Invest in foundations before features. Data quality, governance, and integration are not exciting. They don’t make good press releases. But they determine whether your AI initiatives succeed or fail. Budget accordingly.
Design for evolution. The AI landscape is changing rapidly. The systems you build today need to accommodate capabilities that don’t exist yet. This requires architectural thinking — clean interfaces, modular components, clear data contracts.
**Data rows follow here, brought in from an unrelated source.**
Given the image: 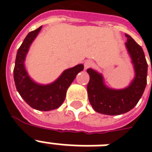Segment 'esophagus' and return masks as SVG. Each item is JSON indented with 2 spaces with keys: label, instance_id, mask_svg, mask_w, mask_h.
Listing matches in <instances>:
<instances>
[{
  "label": "esophagus",
  "instance_id": "obj_1",
  "mask_svg": "<svg viewBox=\"0 0 152 152\" xmlns=\"http://www.w3.org/2000/svg\"><path fill=\"white\" fill-rule=\"evenodd\" d=\"M93 66V62L90 60H87L85 62H84V69H88L91 67Z\"/></svg>",
  "mask_w": 152,
  "mask_h": 152
}]
</instances>
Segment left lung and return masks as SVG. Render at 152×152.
I'll return each instance as SVG.
<instances>
[{
    "mask_svg": "<svg viewBox=\"0 0 152 152\" xmlns=\"http://www.w3.org/2000/svg\"><path fill=\"white\" fill-rule=\"evenodd\" d=\"M125 46L134 65L135 78L128 88L114 90L107 88L101 74L91 69L87 70L90 76L88 94L91 105L96 112L107 115L127 113L139 102L146 88L148 63L144 50L129 34H125Z\"/></svg>",
    "mask_w": 152,
    "mask_h": 152,
    "instance_id": "8db88e82",
    "label": "left lung"
}]
</instances>
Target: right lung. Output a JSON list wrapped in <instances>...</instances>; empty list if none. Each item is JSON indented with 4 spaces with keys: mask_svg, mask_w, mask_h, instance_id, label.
Listing matches in <instances>:
<instances>
[{
    "mask_svg": "<svg viewBox=\"0 0 152 152\" xmlns=\"http://www.w3.org/2000/svg\"><path fill=\"white\" fill-rule=\"evenodd\" d=\"M42 27L31 31L24 39L19 48L14 67V81L18 92L32 108L42 111H49L61 106L69 88L76 75L83 71V64L66 69L59 78L48 85H41L34 83L28 76L24 66L26 55L31 44L36 38Z\"/></svg>",
    "mask_w": 152,
    "mask_h": 152,
    "instance_id": "obj_1",
    "label": "right lung"
}]
</instances>
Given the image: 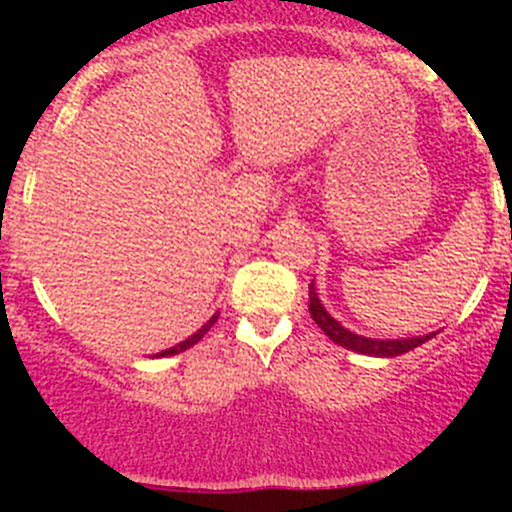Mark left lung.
<instances>
[{
  "label": "left lung",
  "mask_w": 512,
  "mask_h": 512,
  "mask_svg": "<svg viewBox=\"0 0 512 512\" xmlns=\"http://www.w3.org/2000/svg\"><path fill=\"white\" fill-rule=\"evenodd\" d=\"M309 314H312V319L319 324V329H322L334 344H339V347L344 349H352L356 354L381 356V359L411 352V349L421 347L423 342H428V339L438 334V332H431V334H423V337H409V339H371V337H361V334L349 332L347 327H342V324H339L337 319L324 309L314 282L309 285Z\"/></svg>",
  "instance_id": "left-lung-1"
}]
</instances>
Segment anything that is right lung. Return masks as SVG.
I'll list each match as a JSON object with an SVG mask.
<instances>
[{
	"label": "right lung",
	"instance_id": "1",
	"mask_svg": "<svg viewBox=\"0 0 512 512\" xmlns=\"http://www.w3.org/2000/svg\"><path fill=\"white\" fill-rule=\"evenodd\" d=\"M215 322H218V314H213V317H210V319H208V322H205V324H203V327H200V329H198V332H195V334H190V337H188V339H185V342L175 344V347L165 349V352H158L156 356H158V359H160V356H173V354H180V352H185V349H190V347H193V344H198V342H200V339H203V337H205V334H208V329H210V327H213V324H215Z\"/></svg>",
	"mask_w": 512,
	"mask_h": 512
}]
</instances>
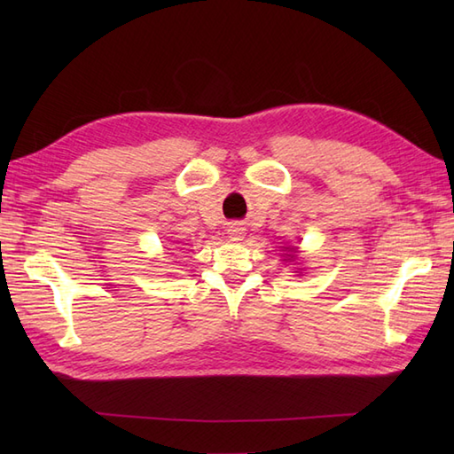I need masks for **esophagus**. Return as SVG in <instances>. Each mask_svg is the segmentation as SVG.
<instances>
[{"mask_svg": "<svg viewBox=\"0 0 454 454\" xmlns=\"http://www.w3.org/2000/svg\"><path fill=\"white\" fill-rule=\"evenodd\" d=\"M228 238L232 239V242H238V239H242L244 238V234H246V228L239 224V222H232V224L228 226Z\"/></svg>", "mask_w": 454, "mask_h": 454, "instance_id": "34e87169", "label": "esophagus"}]
</instances>
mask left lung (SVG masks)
I'll use <instances>...</instances> for the list:
<instances>
[{"label":"left lung","mask_w":454,"mask_h":454,"mask_svg":"<svg viewBox=\"0 0 454 454\" xmlns=\"http://www.w3.org/2000/svg\"><path fill=\"white\" fill-rule=\"evenodd\" d=\"M285 249H288V252H293L291 255H286V257L291 259V262H294V259H296V257H294V247H285Z\"/></svg>","instance_id":"obj_1"}]
</instances>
Learn from constraints. The most innovative solutions often come from environments with the most limitations. Look beyond the usual sources of “best practice” to organisations that have had to solve hard problems with limited resources.
After nearly two decades of building systems that have to work in production, across diverse environments, through changing requirements, I’ve learned that sustainable digital transformation is less about the technology you deploy and more about the foundations you build.
AI is powerful. But power without infrastructure is just potential. The organisations that will lead in the AI era are those that understand this — and do the hard work accordingly.